According to standard theory, shareholders actually want managers to take risks. In fact, corporations are in many ways designed to discourage managers from being too risk-averse. As Jonathan Macey said in a WSJ op-ed "the public shareholders of these companies tend to be highly diversified against the risk of failure at any particular financial institution, so they have a strong personal interest in seeing the bankers who manage their leveraged investments swing for the fences."
One letter writer did not agree:
Jonathan Macey lays the blame for the fury about bank bonuses on the government's too-big-to-fail approach, stating that shareholders actually want the banks to take risks in the hopes of outsized returns ("Obama and the 'Fat Cat Bankers'," op-ed, Jan. 13).I thought the letter highlights two interesting issues:
Perhaps some amorphous institutional shareholders seek that, but the individual shareholder surely does not. We have not seen the fruits of these new profits the banks are earning. The bankers are still getting millions of dollars and stock (diluting our holdings), while we have seen our stock values fall by two-thirds or more and our dividends cut by as much as 80% or 90%. I also don't buy the argument that talent will leave. There is plenty of talent out there, and frankly, there aren't that many places to go these days.
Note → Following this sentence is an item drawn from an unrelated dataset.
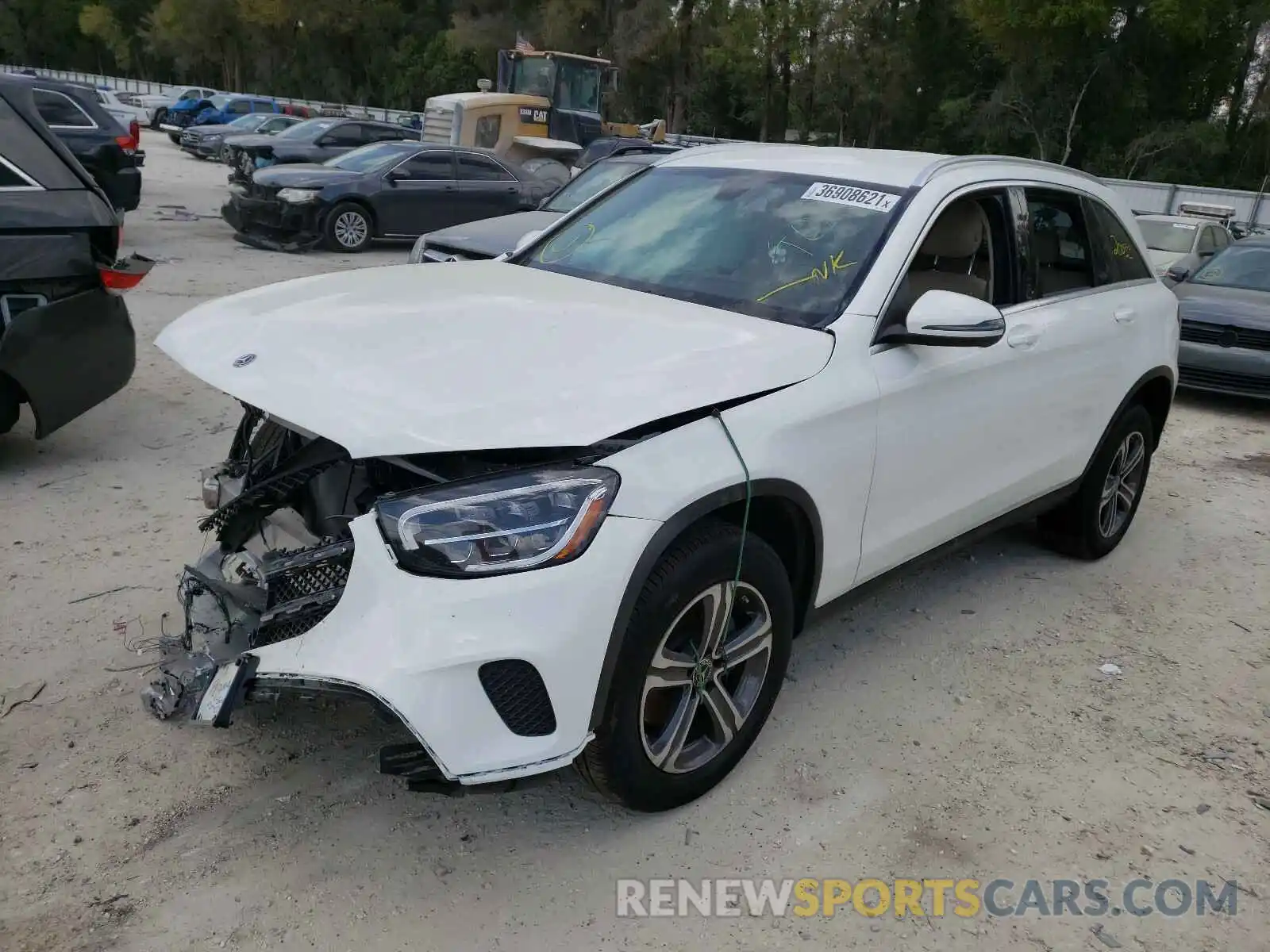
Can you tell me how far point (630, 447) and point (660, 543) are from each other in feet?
0.82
Former Citigroup CEO John Reed is not mistaken that the bankers "don't get it." The government doesn't get it either, but don't fault the shareholder. We are not "enjoying the rewards" of this risk-taking, nor do we endorse it. Try being a small shareholder and getting heard by bank management or the board of directors.
Sure, we could sell our stock to express our displeasure, but at greatly reduced prices because of the bankers' actions. Banks should be giving something back to shareholders and reducing bonuses proportionately to do so, before rewarding more risk taking by their staffs.
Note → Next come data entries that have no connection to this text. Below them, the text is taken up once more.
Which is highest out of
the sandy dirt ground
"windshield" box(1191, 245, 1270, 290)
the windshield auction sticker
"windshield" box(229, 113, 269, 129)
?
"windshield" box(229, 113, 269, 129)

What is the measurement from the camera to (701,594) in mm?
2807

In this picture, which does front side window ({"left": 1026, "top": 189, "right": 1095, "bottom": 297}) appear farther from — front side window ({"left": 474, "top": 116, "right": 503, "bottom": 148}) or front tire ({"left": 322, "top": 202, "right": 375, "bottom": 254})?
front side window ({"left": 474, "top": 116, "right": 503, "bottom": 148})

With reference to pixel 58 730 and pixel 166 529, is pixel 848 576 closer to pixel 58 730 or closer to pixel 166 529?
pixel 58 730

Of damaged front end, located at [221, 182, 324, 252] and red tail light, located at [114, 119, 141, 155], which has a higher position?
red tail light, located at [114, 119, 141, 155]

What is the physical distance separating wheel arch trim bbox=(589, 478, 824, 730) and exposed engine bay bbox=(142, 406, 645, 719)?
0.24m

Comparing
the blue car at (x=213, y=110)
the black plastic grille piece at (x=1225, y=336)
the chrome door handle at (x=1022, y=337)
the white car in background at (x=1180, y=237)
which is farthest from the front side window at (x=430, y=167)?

First, the theoretical view clearly doesn't reflect the desire of some individual shareholders, especially when it relates to institutions such as banks. Certainly, many people invest in mutual funds (which should give them some diversification) but I imagine many of the individual shareholders in the largest banks (such as Citigroup) and other "blue-chips" such as General Electric invested large portions of their holdings in these companies because they considered them "safe and steady" investments (maybe that's dumb, but it's not that point). They wish these companies took fewer risks, not more.
Second, there is clearly a conflict of interests between the institutional shareholders (who might hold some power) and the individual shareholders (who probably don't have any). Granted, the institutional shareholders are in a sense just proxies for the individuals with stakes in their funds, but I assume managers' priorities are not in harmony with those of the underlying shareholders because of various other incentives and motivations in play. Even if the individual are diversified (through owning a mutual fund, for instance), would these individual investors prefer that the institutional shareholders push the managers to be more risk averse?